● **DIRECTIONS**
Rewrite each line of the material below as a JSON list of strings, one string per line with blank lines omitted, and leave the pictures out of your answer.

↓↓↓

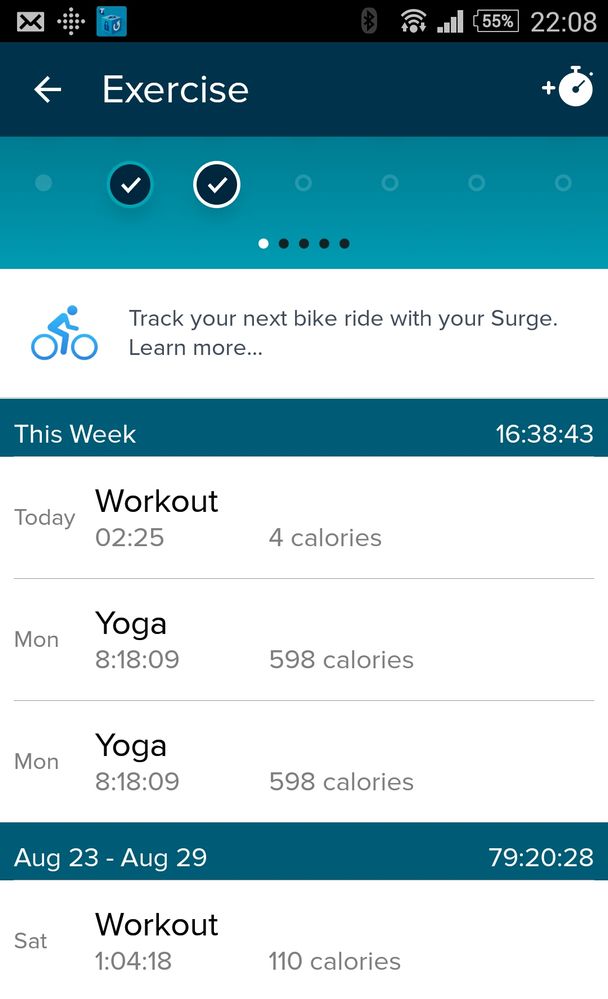 Screenshot_2015-09-01-22-08-26.jpg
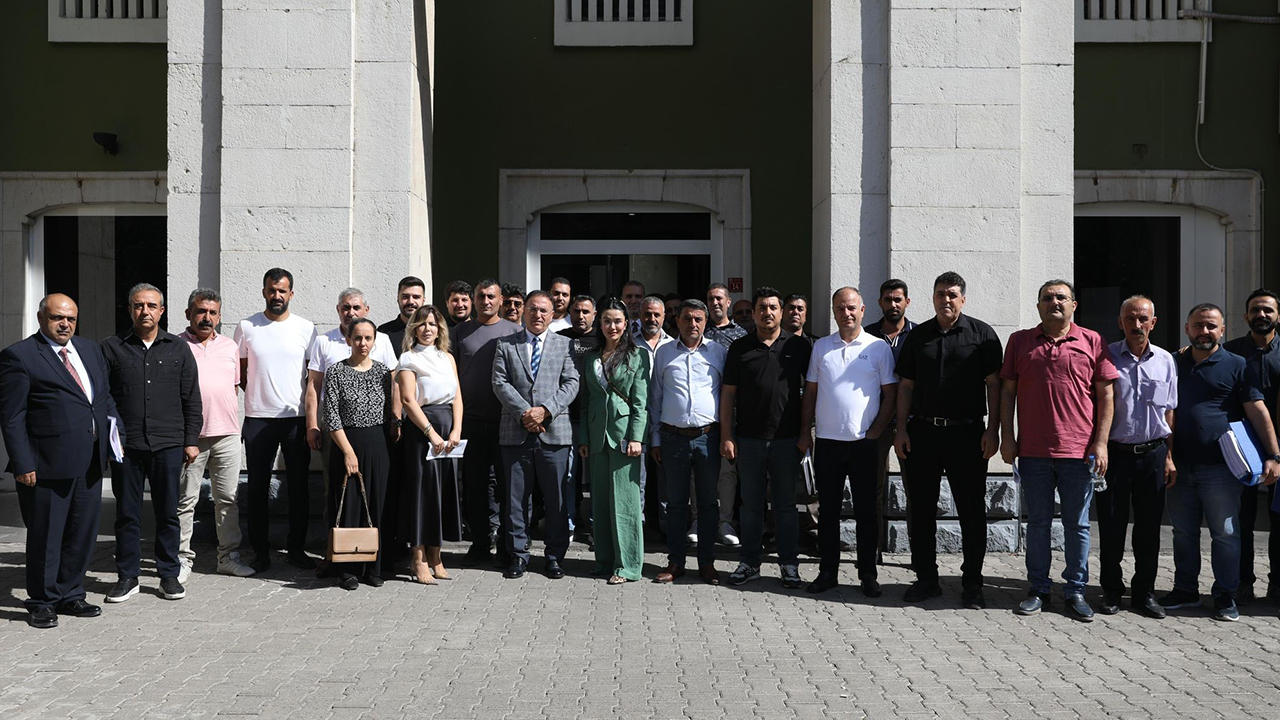 Diyarbakır Için Kesenin Ağzı Açıldı, Hibe Ödemeleri Başlıyor1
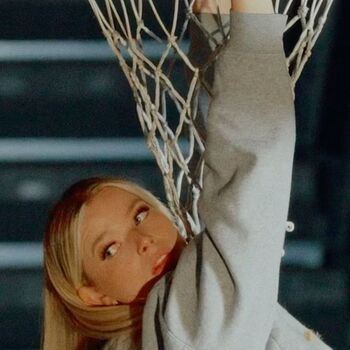 🔥 Wynne leaked private photo uncensored full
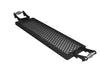 Texas Tea Fire Pit All Seasons Feeders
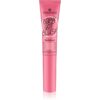 Essence BABY GOT BLUSH течен руж цвят 10 Pinkalicious 10 мл.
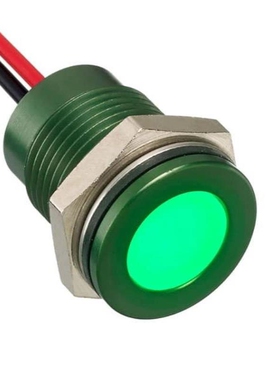 Q14F5AYXXHY24E Q14F5AGXXHG12E Q14F5ABXXB220E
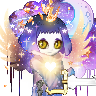 Chuusha's avatar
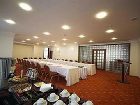 фото отеля Hotel Houston Ankara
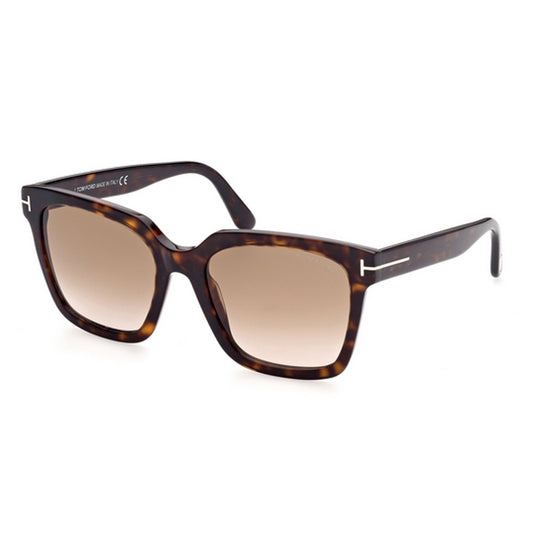 TomFord Sunglasses, Model: FT0952 Colour: 52F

↑↑↑

● **REPLY**
[
  " Screenshot_2015-09-01-22-08-26.jpg",
  " Diyarbakır Için Kesenin Ağzı Açıldı, Hibe Ödemeleri Başlıyor1",
  " 🔥 Wynne leaked private photo uncensored full",
  " Texas Tea Fire Pit All Seasons Feeders",
  " Essence BABY GOT BLUSH течен руж цвят 10 Pinkalicious 10 мл.",
  " Q14F5AYXXHY24E Q14F5AGXXHG12E Q14F5ABXXB220E",
  " Chuusha's avatar",
  " фото отеля Hotel Houston Ankara",
  " TomFord Sunglasses, Model: FT0952 Colour: 52F"
]